▶ [Exercise description] Copy the material below verbatim, from the line containing "Studying the image" through the line containing "Answer: shredded carrot", including both of those lines and nothing else.
-- start of The input --
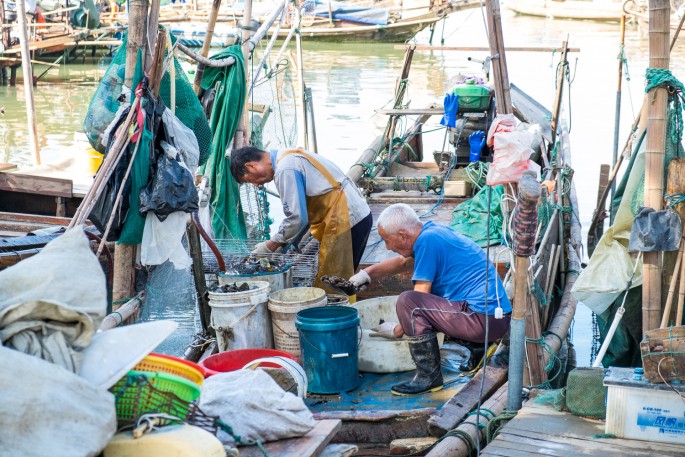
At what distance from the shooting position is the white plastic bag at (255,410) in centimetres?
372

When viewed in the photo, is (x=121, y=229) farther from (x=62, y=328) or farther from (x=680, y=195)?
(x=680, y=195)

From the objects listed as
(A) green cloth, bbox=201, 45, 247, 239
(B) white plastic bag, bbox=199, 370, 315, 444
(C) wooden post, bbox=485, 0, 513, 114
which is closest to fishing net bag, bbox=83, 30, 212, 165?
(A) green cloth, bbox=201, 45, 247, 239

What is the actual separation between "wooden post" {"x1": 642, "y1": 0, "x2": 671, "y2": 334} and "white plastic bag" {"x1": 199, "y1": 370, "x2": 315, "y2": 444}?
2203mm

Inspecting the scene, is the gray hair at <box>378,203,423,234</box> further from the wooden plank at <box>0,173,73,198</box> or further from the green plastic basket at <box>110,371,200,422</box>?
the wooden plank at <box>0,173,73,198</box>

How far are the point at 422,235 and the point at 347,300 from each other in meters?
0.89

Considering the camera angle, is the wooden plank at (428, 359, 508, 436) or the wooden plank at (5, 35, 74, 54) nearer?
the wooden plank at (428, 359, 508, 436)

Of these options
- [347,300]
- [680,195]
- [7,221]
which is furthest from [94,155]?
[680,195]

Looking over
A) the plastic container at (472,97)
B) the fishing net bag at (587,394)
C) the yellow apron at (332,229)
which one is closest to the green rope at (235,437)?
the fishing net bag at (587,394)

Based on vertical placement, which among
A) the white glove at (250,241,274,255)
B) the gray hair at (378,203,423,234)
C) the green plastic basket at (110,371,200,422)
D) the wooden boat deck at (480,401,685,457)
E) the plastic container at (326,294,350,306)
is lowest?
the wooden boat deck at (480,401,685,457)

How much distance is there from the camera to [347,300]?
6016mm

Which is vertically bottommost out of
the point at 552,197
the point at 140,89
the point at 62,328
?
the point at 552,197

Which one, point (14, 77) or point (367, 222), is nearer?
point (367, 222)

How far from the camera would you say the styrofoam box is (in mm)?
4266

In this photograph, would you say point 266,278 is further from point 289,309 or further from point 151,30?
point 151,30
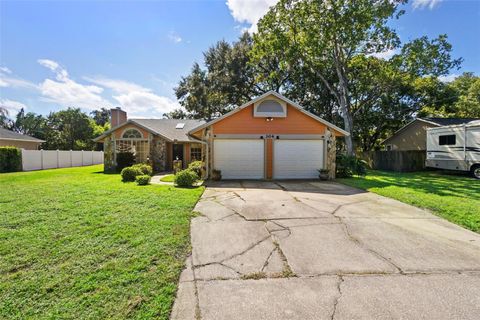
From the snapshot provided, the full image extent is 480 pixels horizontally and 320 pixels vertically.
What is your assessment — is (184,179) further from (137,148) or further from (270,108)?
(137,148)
-- end of The input --
-- start of The input --
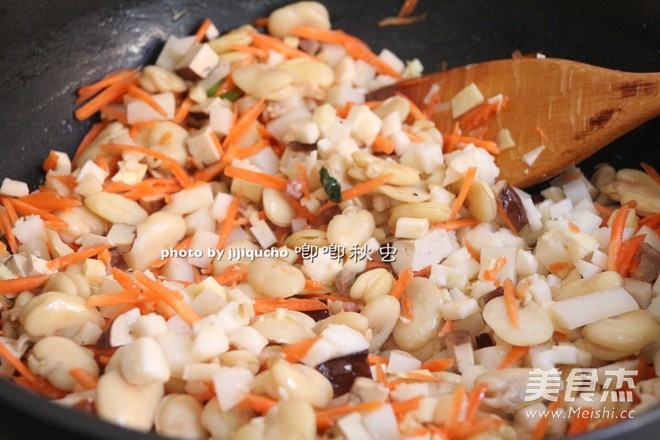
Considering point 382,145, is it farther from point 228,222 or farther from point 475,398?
-- end of The input --
-- start of The input --
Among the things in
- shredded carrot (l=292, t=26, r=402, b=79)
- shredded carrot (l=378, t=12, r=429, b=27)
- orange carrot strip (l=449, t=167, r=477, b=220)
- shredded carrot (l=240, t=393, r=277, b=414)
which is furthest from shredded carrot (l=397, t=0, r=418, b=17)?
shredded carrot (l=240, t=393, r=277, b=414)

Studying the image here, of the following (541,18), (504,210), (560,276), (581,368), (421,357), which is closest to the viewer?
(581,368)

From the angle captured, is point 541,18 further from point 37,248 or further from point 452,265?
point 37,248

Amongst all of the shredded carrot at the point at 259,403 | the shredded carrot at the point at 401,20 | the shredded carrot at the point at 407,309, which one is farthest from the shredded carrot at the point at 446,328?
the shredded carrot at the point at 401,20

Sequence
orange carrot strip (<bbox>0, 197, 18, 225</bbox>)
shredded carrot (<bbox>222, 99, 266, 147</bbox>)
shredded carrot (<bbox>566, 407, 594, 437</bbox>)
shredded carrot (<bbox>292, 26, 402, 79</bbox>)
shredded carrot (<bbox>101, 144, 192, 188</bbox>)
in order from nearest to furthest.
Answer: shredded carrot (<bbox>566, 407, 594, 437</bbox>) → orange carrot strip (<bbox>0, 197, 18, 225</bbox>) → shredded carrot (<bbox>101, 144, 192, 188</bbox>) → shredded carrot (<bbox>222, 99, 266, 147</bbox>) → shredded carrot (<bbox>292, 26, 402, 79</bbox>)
-- end of The input --
▶ [Exercise output]
Studying the image here, of the following (541,18), (504,210), (560,276), (581,368), (421,357), which is closest to the viewer?
(581,368)

From the angle captured, is point 541,18 further from point 37,248 or further from point 452,265?
point 37,248

Amongst all of the shredded carrot at the point at 259,403 | the shredded carrot at the point at 401,20 | the shredded carrot at the point at 407,309, which one is farthest from the shredded carrot at the point at 446,328?
the shredded carrot at the point at 401,20

Sequence
orange carrot strip (<bbox>0, 197, 18, 225</bbox>)
shredded carrot (<bbox>222, 99, 266, 147</bbox>)
shredded carrot (<bbox>566, 407, 594, 437</bbox>)
shredded carrot (<bbox>292, 26, 402, 79</bbox>)
shredded carrot (<bbox>101, 144, 192, 188</bbox>)
in order from nearest to furthest.
Answer: shredded carrot (<bbox>566, 407, 594, 437</bbox>) → orange carrot strip (<bbox>0, 197, 18, 225</bbox>) → shredded carrot (<bbox>101, 144, 192, 188</bbox>) → shredded carrot (<bbox>222, 99, 266, 147</bbox>) → shredded carrot (<bbox>292, 26, 402, 79</bbox>)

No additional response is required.